Une étude croisée des résultats des deux approches permettrait d’obtenir une sélection de cinq cents candidats pour la prochaine étape : le passage vers le monde réel. À savoir la fabrication de ces molécules et leur évaluation biologique.
Cette ARN réplicase, ou ARN polymérase ARN-dépendante, est à l’origine de la réplication du virus. 1,5 milliard de structures moléculaires, conçues par intelligence artificielle, seront testées virtuellement sur elle. ©JH Renault Partager
Une mobilisation sans précédent
Ainsi à l’issue du criblage, certaines structures moléculaires identifiées peuvent déjà exister dans le commerce ou les chimiothèques.
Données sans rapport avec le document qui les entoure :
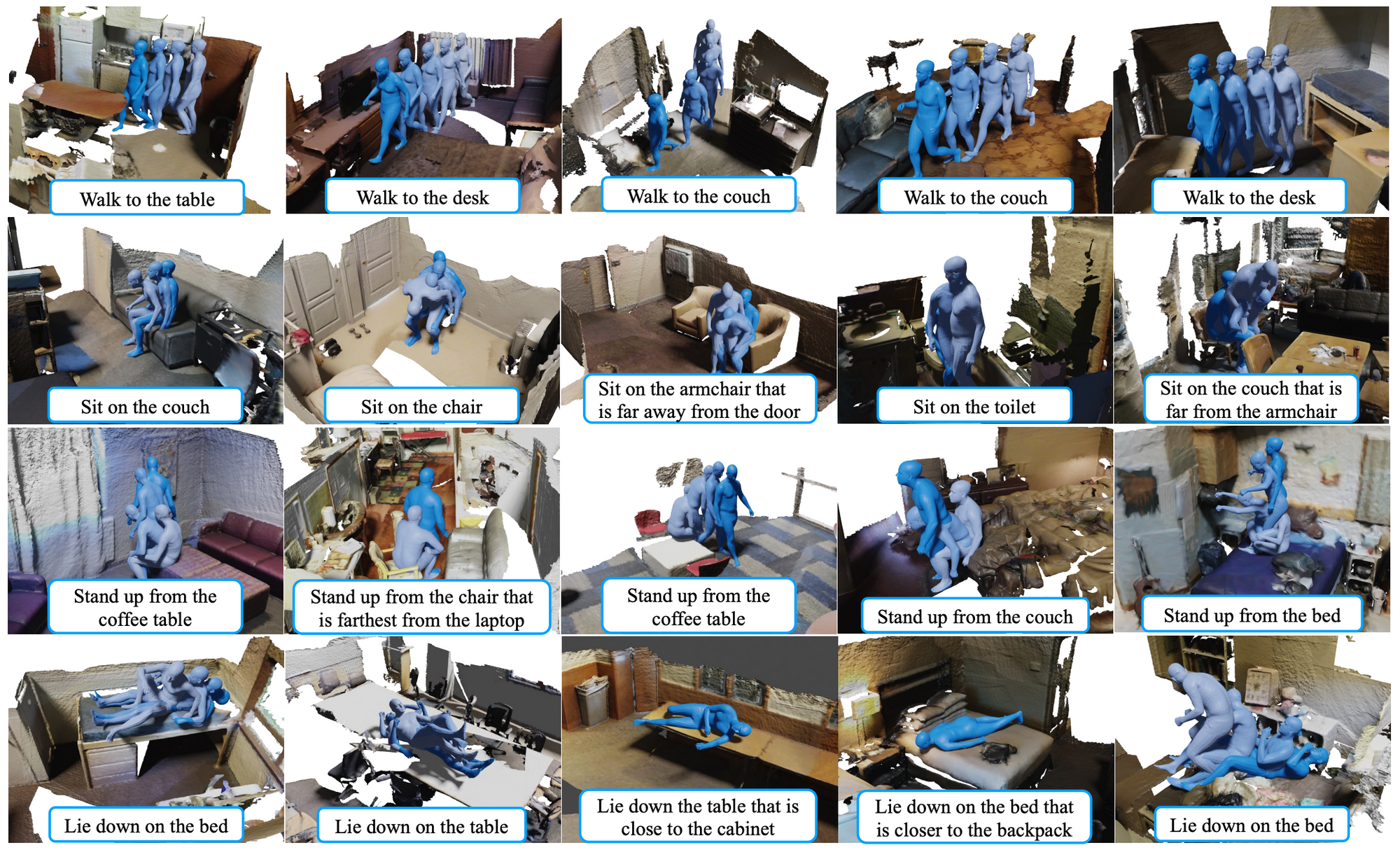 Walk to the table

Walk to the desk

Walk to the couch

Walk to the couch

Walk to the desk

Sit on the couch

Sit on the chair

Sit on the armchair that is far away from the door

Sit on the toilet

Sit on the couch that is far from the armchair

Stand up from the coffee table

Stand up from the chair that is farthest from the laptop

Stand up from the coffee table

Stand up from the couch

Stand up from the bed

Lie down on the bed

Lie down on the table

Lie down the table that is close to the cabinet

Lie down on the bed that is closer to the backpack

Lie down on the bed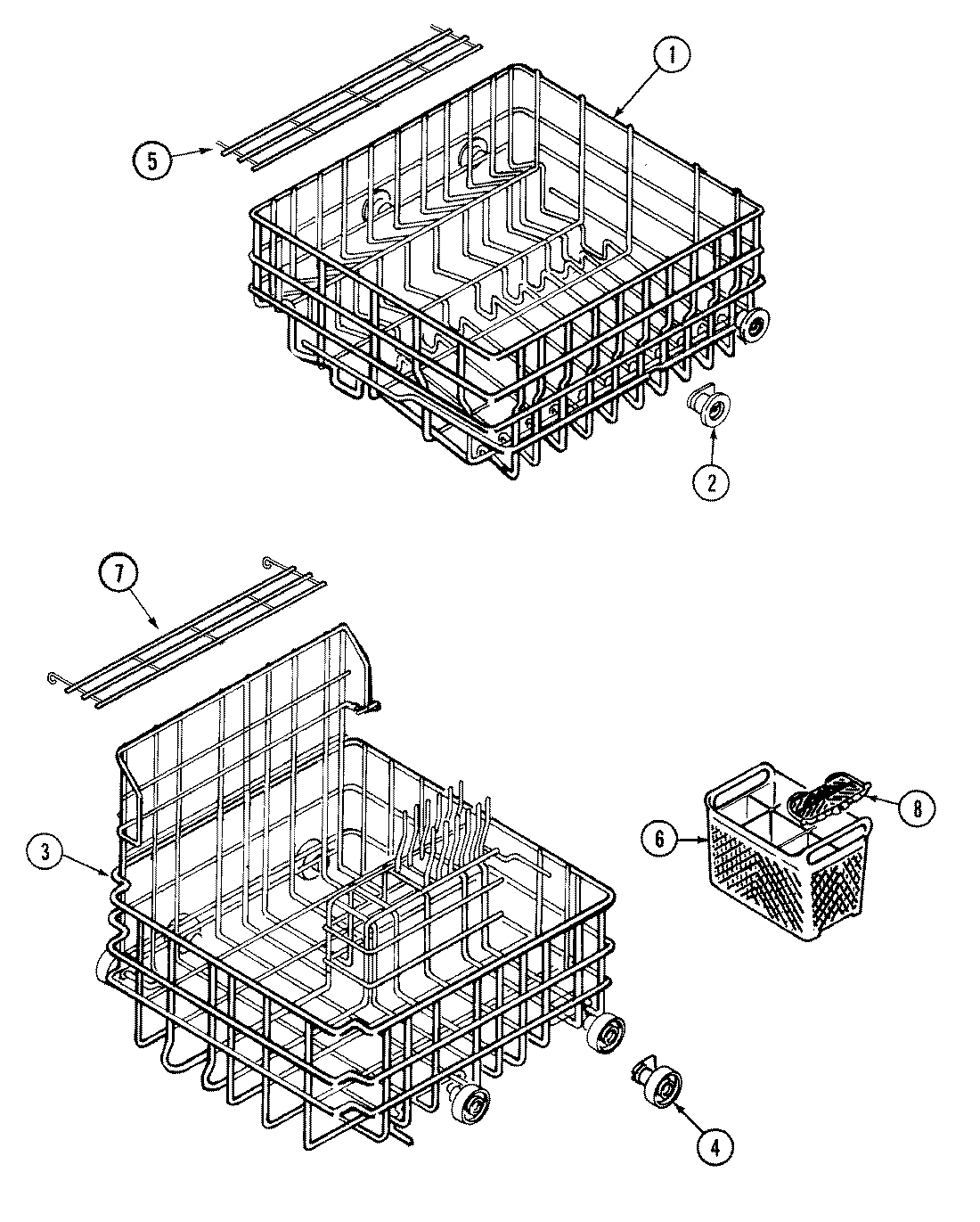 1
5
2
7
3
6
8
4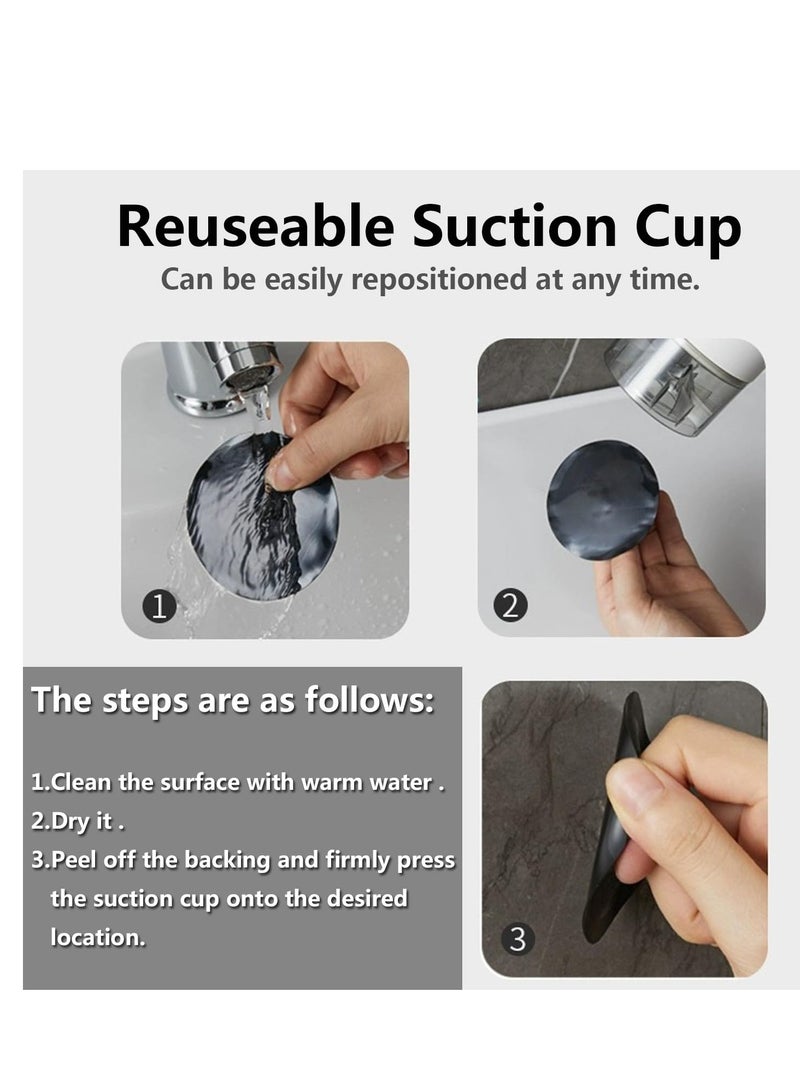 Reuseable Suction Cup
Can be easily repositioned at any time.

1

2

The steps are as follows:

1.Clean the surface with warm water .
2.Dry it .
3.Peel off the backing and firmly press the suction cup onto the desired location.

3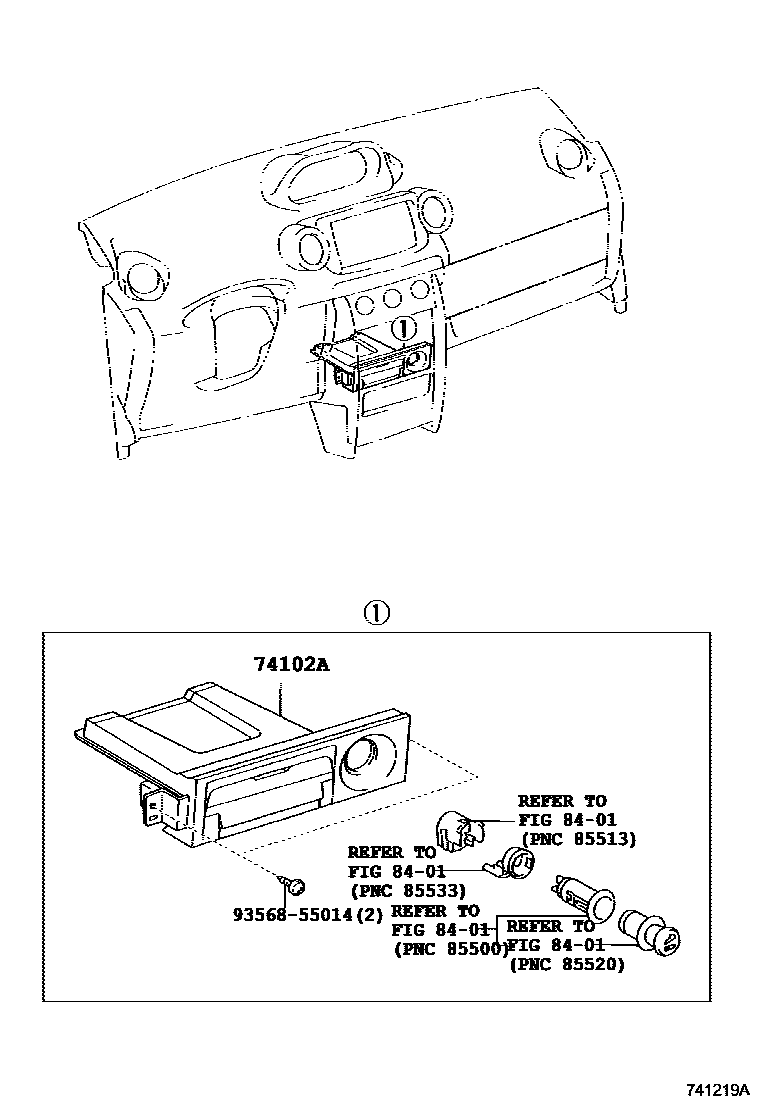 ①

①

74102A

REFER TO
FIG 84-01
(PNC 85513)

REFER TO
FIG 84-01
(PNC 85533)

93568-55014(2)

REFER TO
FIG 84-01
(PNC 85500)

REFER TO
FIG 84-01
(PNC 85520)

741219A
Sinon il faudra les synthétiser, les purifier avant de les soumettre aux étapes d’essais in vitro et in vivo. Pour Jean-Hugues Renault, « il n’y aura pas nécessairement de miracle en dix-huit mois, il s’agit d’une approche interdisciplinaire qui comporte des aspects de recherche fondamentale ».
Mais cette nouvelle méthodologie vient en parfait complément aux démarches académiques ou industrielles qui sont menées, et surtout, elle pourrait être transposée à l’identique pour d’autres pandémies. « Disposer de tels moyens ne serait pas possible en temps normal. Ce qui est absolument remarquable, c’est d’observer qu’en cas d’urgence, en très très peu de temps, une mobilisation et une réactivité exceptionnelles sont possibles. Les accords du Genci, du Centre de calcul de l’IN2P3 et du supercalculateur Romeo pour mettre leur puissance de calcul à disposition ont été immédiats et décisifs. » Chacun de ces centres a mis temporairement de côté certaines de ses expériences à la faveur de la lutte contre le Covid-19.
Un autre aspect important du projet : l’open data. Les données produites par le projet HT-Covid pourront être en accès libre. Une manière aussi d’affirmer que la sortie de cette crise devra être une opportunité pour faire évoluer les pratiques, même au sein de la recherche.
♦Notes
1.Unité CNRS/Univ. de Reims Champagne-Ardenne.
2.Le projet HT-Covid a été retenu sur la liste complémentaire de l’appel Flash Covid-19 de l’Agence nationale de la Recherche 2020.
3.IRCM ; Laboratoire d’innovation thérapeutique (LIT – CNRS/Univ. de Strasbourg) ; Chimie et interdisciplinarité : synthèse, analyse, modélisation (Ceisam – CNRS/Univ. de Nantes) ; Matrice extracellulaire et dynamique cellulaire (MEDyC – CNRS/Univ. de Reims Champagne-Ardenne) ; Infections cardiovasculaires virales et inflammation en pathologie humaine (CardioVir – Univ. de Reims Champagne-Ardenne) ; Centre de recherche en science et technologie de l’information et de la communication (Crestic – Univ. de Reims Champagne-Ardenne).
4.Service des maladies infectieuses du CHU de Reims.
5.ChemBioFrance via la plateforme Antiviral Drug Design Plateform du laboratoire Architecture et fonction des macromolécules biologiques (CNRS/Aix-Marseille Université) et la Chimiothèque nationale du CNRS ; plateforme Chem-Symbiose (CNRS/Univ. de Nantes).
6.Centre de calcul de l’Institut national de physique nucléaire et de physique des particules (IN2P3) du CNRS ; le Grand équipement national de calcul intensif (Genci), via le Centre informatique national de l’enseignement supérieur (Cines) à Montpellier ; Centre de calcul régional Romeo (près de Reims).